▶ _Information supplied_:
* * * * * * * * *

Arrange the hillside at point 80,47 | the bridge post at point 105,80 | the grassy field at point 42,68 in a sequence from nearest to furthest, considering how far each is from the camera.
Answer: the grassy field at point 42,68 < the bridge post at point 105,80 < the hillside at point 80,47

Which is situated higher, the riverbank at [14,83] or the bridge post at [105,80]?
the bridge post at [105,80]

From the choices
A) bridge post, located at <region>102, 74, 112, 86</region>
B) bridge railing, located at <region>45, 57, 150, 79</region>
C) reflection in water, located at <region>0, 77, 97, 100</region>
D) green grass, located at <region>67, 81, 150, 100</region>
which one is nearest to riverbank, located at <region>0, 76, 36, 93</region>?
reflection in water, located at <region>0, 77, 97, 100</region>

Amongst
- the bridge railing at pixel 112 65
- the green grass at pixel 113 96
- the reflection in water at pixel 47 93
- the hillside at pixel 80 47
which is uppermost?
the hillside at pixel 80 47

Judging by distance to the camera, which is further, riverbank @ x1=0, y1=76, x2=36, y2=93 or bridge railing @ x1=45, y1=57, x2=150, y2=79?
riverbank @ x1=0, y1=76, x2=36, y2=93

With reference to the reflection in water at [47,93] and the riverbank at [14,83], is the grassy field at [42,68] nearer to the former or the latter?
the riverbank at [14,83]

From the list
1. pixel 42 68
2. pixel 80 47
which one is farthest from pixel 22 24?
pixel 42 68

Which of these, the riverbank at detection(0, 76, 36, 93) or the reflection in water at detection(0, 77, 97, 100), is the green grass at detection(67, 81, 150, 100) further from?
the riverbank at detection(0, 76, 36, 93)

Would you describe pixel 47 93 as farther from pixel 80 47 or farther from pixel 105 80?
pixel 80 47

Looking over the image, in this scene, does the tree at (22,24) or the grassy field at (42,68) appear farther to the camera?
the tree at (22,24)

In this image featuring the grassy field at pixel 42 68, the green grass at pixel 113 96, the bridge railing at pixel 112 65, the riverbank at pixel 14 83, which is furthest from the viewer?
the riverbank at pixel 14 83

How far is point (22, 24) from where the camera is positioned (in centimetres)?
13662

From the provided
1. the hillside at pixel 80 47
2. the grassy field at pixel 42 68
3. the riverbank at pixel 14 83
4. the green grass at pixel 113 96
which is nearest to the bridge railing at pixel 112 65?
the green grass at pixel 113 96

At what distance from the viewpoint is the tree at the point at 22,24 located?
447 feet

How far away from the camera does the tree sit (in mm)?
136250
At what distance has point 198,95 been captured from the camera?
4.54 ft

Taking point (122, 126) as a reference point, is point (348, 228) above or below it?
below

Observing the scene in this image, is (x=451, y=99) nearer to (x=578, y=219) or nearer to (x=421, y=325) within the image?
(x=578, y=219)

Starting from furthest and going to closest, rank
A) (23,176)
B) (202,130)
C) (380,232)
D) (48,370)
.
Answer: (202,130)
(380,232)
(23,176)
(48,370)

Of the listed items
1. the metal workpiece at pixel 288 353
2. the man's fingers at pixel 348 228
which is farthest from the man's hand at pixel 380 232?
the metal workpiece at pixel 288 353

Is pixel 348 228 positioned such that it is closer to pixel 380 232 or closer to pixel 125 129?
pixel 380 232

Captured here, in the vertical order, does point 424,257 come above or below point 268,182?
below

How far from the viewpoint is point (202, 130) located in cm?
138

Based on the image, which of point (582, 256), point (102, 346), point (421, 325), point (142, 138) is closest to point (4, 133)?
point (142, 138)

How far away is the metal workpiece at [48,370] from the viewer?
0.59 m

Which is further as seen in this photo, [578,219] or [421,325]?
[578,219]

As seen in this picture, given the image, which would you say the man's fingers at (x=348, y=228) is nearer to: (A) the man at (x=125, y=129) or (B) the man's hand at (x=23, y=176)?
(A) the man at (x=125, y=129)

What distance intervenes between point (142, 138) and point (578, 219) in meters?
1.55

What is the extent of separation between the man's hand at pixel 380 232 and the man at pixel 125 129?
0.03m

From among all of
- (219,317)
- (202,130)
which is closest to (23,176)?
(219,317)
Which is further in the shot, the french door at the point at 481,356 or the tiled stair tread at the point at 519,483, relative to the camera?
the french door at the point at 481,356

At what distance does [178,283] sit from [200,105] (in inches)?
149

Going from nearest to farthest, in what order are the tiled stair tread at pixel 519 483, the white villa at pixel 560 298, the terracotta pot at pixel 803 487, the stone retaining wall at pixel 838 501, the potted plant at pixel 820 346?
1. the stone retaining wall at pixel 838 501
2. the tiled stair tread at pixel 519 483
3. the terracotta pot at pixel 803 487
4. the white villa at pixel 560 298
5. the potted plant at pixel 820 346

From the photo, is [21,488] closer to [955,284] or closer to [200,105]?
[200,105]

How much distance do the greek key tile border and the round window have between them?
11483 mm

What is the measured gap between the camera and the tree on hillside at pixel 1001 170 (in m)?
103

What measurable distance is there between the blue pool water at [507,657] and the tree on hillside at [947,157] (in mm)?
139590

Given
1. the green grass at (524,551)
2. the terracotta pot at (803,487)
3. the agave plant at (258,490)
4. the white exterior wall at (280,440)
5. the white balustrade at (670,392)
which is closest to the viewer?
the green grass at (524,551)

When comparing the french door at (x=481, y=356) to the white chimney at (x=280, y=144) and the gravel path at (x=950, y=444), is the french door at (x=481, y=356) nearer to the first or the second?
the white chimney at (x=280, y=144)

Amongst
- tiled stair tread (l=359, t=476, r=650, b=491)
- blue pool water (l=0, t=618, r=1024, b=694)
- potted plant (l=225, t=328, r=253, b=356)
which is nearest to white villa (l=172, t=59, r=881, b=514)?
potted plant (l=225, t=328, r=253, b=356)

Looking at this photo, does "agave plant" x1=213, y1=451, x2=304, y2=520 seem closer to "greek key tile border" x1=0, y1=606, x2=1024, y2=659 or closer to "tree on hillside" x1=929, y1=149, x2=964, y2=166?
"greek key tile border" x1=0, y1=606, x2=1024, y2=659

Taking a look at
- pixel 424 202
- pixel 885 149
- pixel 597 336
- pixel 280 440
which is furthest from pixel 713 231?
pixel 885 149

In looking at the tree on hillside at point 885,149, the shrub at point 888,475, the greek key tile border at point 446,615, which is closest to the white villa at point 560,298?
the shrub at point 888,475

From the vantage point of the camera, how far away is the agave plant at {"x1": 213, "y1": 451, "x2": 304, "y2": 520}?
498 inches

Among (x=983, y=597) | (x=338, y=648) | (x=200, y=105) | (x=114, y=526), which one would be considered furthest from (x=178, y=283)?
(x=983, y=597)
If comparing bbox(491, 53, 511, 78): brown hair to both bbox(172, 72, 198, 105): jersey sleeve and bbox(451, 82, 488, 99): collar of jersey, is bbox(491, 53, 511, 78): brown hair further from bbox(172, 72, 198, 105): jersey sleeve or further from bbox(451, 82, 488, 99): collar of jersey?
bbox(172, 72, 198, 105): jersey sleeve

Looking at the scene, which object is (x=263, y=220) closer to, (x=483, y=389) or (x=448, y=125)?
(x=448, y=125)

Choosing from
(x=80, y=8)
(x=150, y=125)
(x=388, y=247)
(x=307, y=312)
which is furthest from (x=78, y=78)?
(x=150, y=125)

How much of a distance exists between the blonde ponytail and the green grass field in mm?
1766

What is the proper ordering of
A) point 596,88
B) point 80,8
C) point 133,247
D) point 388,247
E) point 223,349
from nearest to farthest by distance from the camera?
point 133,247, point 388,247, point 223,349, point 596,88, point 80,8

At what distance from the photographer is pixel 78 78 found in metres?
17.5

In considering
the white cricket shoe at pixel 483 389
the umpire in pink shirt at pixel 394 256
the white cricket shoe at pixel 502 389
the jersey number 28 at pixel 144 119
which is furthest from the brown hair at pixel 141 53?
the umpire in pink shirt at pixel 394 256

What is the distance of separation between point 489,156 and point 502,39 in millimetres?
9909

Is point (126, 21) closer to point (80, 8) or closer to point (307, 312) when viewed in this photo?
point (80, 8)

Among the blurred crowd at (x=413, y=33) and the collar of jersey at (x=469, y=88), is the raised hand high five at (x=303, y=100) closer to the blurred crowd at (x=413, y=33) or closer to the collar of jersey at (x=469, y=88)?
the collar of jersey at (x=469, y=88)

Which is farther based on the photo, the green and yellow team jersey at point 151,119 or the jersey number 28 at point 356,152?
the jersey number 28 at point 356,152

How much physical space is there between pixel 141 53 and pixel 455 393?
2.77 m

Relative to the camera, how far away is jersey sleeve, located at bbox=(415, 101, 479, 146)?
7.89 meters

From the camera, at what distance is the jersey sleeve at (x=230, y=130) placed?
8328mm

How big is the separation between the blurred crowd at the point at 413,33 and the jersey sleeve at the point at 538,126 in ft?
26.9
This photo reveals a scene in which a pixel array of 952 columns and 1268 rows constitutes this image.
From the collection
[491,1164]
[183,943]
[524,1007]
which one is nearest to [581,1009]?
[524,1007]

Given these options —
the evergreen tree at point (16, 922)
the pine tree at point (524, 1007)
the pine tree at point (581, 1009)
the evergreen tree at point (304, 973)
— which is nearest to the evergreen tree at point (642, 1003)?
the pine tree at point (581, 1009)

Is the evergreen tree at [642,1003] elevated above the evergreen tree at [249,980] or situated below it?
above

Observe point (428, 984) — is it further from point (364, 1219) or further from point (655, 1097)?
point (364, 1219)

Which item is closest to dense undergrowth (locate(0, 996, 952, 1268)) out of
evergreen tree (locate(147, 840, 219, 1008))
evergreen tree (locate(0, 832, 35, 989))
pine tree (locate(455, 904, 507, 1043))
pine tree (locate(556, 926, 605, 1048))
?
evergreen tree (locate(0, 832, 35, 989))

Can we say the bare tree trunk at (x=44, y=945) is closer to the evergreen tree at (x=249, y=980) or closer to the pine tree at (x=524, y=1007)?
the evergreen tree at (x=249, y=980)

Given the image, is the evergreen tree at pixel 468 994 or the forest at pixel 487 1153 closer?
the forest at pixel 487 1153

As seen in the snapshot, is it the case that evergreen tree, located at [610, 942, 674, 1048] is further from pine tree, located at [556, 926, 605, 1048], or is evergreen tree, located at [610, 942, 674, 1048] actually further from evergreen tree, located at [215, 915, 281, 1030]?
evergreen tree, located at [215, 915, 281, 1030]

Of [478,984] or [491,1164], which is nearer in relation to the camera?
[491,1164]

* * * * * * * * *

▶ _Prompt_: Copy out exactly the lines running from the line with "Is the evergreen tree at [642,1003]" to the end of the records, inclusive.

▶ _Written answer_:
Is the evergreen tree at [642,1003] elevated above the evergreen tree at [249,980] or situated below it?
above

Observe point (428, 984) — is it further from point (364, 1219) or further from point (655, 1097)?
point (364, 1219)

Which item is closest to dense undergrowth (locate(0, 996, 952, 1268)) out of
evergreen tree (locate(147, 840, 219, 1008))
evergreen tree (locate(0, 832, 35, 989))
pine tree (locate(455, 904, 507, 1043))
pine tree (locate(556, 926, 605, 1048))
?
evergreen tree (locate(0, 832, 35, 989))

Can we say the bare tree trunk at (x=44, y=945) is closer to the evergreen tree at (x=249, y=980) or closer to the pine tree at (x=524, y=1007)?
the evergreen tree at (x=249, y=980)

Given the image, is the evergreen tree at pixel 468 994 or the forest at pixel 487 1153 closer?
the forest at pixel 487 1153

As seen in the snapshot, is it the case that evergreen tree, located at [610, 942, 674, 1048] is further from pine tree, located at [556, 926, 605, 1048], or is evergreen tree, located at [610, 942, 674, 1048] actually further from evergreen tree, located at [215, 915, 281, 1030]?
evergreen tree, located at [215, 915, 281, 1030]

Of [478,984] or [491,1164], which is nearer in relation to the camera?
[491,1164]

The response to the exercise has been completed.